[MERGE] Fix ability to use IIS as a dumb HTTP server. (fixes #247585)

Vincent Ladeuil v.ladeuil+lp at free.fr
Mon Jul 14 18:03:40 BST 2008


>>>>> "Adrian" == Adrian Wilkins <adrian.wilkins at gmail.com> writes:

    Adrian> Vincent Ladeuil wrote:
    >> Thanks a lot for working on this, but see some comments below.
    >> 
    >>>>>>> "Adrian" == Adrian Wilkins <adrian.wilkins at gmail.com> writes:
    >> 
    >> <snip/>
    >> 
    Adrian> +            
    Adrian> +        # parameters in the header all get run through rfc822.unquote
    Adrian> +        # so therefore our boundary strings should too
    >> 
    >> Absolutely not.
    >> 
    >> The boundary *definition* appears in headers so it MUST be
    >> unquoted.
    >> 
    >> The boundary is then *used* and in these places it MUST not be
    >> unquoted.
    >> 

    Adrian> The problem in the Python lib is that the rfc822.unquote() function
    Adrian> considers <this> to be a quoted string, when the standard doesn't.

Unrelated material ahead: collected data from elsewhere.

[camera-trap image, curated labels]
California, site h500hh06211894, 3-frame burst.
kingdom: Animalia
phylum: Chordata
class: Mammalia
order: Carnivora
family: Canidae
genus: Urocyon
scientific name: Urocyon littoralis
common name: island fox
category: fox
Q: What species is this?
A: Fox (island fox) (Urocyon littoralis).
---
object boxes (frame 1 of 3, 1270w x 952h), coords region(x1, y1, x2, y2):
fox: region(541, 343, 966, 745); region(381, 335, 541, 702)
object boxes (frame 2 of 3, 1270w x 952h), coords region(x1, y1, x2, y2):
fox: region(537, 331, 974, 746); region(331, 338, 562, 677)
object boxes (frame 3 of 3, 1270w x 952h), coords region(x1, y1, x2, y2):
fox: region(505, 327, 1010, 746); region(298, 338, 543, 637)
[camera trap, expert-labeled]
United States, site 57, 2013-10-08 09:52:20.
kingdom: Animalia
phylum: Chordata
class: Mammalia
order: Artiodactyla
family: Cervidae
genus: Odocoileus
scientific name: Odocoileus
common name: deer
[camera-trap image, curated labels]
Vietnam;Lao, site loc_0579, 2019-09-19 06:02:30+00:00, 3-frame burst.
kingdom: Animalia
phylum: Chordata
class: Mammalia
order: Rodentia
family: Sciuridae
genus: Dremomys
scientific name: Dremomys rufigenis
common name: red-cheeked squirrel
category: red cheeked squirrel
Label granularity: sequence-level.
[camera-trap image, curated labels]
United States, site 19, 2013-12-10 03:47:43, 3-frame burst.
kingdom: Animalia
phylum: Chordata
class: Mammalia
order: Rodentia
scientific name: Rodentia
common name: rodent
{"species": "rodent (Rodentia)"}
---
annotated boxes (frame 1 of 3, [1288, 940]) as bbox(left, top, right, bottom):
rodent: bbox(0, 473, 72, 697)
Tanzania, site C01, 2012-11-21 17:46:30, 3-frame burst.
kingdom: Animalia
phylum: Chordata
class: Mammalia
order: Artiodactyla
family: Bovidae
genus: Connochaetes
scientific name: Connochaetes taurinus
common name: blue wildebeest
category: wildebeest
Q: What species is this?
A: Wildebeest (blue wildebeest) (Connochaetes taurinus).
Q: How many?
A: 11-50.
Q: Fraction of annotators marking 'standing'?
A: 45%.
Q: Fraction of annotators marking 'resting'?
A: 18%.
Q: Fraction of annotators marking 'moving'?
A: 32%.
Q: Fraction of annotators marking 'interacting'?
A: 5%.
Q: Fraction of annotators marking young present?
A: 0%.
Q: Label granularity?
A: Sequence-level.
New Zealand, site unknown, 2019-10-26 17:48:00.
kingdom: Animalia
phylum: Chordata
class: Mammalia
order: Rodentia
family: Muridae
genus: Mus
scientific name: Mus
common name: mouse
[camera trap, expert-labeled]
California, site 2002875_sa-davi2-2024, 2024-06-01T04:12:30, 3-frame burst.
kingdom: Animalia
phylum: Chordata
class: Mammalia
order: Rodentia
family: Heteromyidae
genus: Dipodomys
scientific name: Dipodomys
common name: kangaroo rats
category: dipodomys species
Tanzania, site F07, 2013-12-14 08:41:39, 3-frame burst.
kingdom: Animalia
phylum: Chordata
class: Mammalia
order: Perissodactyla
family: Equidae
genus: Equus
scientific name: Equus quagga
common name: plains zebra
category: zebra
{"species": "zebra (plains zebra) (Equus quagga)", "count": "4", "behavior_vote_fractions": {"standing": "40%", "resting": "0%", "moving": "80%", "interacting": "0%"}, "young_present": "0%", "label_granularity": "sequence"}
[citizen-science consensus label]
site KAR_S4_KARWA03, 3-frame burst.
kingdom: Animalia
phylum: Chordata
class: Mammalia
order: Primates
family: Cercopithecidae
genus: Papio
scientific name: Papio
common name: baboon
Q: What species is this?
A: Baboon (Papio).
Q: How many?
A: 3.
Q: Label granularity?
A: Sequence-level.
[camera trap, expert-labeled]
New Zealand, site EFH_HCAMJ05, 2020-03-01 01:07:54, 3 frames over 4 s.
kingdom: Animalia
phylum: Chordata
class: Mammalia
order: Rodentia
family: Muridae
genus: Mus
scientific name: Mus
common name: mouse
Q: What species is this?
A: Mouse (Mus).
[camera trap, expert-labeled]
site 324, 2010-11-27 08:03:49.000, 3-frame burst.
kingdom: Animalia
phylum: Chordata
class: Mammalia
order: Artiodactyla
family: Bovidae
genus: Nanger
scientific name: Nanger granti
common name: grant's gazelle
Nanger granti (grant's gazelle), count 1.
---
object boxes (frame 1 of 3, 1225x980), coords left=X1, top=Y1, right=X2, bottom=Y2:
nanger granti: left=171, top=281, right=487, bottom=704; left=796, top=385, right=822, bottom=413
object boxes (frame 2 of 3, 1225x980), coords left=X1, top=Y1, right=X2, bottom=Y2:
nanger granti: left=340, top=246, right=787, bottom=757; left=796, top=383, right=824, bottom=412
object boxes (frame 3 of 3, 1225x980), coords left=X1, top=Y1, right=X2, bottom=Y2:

All right, then it's buggy. It unquoted the boundary when it
shouldn't have.

That's not a good reason to unquote the boundary line when *we*
shouldn't.

    Adrian> There is no harm in running the boundaries as parsed
    Adrian> through the unquote function as conformant
    Adrian> implementations do not contain quote characters as
    Adrian> specified by RFC2046 : 5.1.1

Right. It's also useless most of the time. That's why I ask you
to unquote it *only* if it doesn't match preceded by a comment
explaining why.

You put a lot of effort into explaining the various bugs involved
here, let's not lose that.

    >> My intuition is that IIS is not buggy but that you are
    >> tricked by a proxy there.
    >> 

    Adrian> This was tested straight from the IIS 7.0 install on
    Adrian> my local machine, with no proxy,

Great, thanks for taking the time to check that. I couldn't do it
myself so I trust you there :D

Adrian, don't lose time arguing.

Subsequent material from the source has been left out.